Written exercise:
Starting at the line that contains "Noting the positions" and continuing through the end of the material, copy those lines again with "raccoon's nose" replaced by "raccoon's snout" and everything else left unchanged.

Data entries:
---
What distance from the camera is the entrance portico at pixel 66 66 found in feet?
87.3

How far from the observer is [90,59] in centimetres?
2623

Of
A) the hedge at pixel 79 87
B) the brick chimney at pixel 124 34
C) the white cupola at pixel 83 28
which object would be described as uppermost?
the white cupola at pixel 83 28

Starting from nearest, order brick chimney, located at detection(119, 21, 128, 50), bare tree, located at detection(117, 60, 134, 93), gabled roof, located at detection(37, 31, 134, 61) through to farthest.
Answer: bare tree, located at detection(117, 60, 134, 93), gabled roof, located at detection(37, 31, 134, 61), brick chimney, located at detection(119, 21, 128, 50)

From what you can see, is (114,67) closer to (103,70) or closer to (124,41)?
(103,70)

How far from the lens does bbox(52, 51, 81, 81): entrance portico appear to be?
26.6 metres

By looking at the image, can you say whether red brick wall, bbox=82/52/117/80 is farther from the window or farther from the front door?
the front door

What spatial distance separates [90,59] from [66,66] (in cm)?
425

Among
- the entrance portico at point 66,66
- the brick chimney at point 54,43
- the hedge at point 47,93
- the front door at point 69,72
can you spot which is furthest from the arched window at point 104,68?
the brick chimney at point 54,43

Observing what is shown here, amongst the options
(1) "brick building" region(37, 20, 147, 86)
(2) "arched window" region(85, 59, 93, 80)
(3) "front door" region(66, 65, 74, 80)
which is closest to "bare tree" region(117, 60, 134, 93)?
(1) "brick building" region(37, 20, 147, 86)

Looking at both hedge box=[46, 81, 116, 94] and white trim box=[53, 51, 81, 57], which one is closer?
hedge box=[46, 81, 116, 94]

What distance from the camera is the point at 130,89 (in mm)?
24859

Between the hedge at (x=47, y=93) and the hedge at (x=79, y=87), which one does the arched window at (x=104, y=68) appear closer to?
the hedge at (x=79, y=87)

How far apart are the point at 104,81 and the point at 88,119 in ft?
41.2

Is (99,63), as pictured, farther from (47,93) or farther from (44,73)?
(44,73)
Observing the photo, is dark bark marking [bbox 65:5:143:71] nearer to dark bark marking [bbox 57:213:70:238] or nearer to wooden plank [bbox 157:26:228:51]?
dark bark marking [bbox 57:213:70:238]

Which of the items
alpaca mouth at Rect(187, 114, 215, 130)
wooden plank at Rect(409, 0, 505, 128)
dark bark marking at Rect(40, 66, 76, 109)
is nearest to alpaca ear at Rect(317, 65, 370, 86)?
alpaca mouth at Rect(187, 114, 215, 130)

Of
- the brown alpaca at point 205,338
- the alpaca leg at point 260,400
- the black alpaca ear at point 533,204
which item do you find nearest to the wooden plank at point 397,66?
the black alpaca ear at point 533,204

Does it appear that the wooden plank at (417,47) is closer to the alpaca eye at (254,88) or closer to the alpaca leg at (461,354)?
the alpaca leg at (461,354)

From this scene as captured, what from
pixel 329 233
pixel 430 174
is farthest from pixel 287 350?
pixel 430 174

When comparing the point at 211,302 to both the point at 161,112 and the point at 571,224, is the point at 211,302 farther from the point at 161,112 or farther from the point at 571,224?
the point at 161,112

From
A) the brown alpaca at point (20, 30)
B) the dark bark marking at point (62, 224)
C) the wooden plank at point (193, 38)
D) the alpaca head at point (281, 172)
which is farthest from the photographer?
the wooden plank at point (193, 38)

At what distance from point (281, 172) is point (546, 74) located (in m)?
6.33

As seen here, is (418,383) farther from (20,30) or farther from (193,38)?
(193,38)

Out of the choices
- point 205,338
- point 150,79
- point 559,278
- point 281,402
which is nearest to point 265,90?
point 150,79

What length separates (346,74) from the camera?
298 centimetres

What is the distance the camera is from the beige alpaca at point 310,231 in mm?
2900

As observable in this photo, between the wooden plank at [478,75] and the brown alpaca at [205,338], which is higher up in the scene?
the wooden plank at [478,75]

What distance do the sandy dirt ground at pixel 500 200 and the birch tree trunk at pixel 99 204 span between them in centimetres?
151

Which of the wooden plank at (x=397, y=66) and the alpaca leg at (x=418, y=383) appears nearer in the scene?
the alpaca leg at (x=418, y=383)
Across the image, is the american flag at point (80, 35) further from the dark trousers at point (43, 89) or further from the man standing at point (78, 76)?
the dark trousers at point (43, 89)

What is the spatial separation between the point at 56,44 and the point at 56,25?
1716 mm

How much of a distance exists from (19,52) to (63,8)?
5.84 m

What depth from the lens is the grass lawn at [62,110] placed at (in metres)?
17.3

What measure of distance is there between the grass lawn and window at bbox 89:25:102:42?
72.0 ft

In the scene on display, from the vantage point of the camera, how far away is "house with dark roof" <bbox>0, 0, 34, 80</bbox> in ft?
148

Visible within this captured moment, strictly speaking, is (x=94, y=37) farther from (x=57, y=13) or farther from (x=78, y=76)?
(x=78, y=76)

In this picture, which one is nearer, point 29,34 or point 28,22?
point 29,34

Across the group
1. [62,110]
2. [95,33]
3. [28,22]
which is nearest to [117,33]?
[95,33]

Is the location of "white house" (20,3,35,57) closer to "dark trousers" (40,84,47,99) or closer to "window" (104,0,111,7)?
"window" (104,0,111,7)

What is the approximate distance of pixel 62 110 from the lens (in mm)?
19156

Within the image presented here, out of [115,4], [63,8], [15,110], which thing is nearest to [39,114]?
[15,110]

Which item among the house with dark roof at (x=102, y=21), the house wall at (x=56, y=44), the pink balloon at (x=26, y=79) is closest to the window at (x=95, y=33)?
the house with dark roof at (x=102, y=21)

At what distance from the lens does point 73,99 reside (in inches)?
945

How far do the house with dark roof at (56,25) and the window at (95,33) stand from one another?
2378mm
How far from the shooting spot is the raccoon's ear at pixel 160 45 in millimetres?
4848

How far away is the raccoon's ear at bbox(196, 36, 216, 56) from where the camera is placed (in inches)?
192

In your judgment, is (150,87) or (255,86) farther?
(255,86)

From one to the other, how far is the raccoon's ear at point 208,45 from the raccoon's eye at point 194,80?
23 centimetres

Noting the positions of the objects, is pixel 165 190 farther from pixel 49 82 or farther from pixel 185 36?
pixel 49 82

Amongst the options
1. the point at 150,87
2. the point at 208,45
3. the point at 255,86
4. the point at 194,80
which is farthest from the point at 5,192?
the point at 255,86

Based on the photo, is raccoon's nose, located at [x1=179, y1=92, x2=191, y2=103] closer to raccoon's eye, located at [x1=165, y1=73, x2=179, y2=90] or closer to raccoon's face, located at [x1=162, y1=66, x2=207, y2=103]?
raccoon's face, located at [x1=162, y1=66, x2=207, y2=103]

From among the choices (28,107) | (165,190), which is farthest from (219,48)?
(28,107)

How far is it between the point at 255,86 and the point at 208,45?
---
Full response:
Noting the positions of the objects, is pixel 165 190 farther from pixel 49 82 or farther from pixel 185 36?
pixel 49 82

Amongst the options
1. the point at 150,87
2. the point at 208,45
3. the point at 255,86
4. the point at 194,80
which is farthest from the point at 5,192?
the point at 255,86

Based on the photo, is raccoon's snout, located at [x1=179, y1=92, x2=191, y2=103] closer to raccoon's eye, located at [x1=165, y1=73, x2=179, y2=90] or closer to raccoon's face, located at [x1=162, y1=66, x2=207, y2=103]?
raccoon's face, located at [x1=162, y1=66, x2=207, y2=103]

From among the choices (28,107) | (165,190), which is farthest from (219,48)?
(28,107)

How far is it between the point at 255,86 and the point at 208,45?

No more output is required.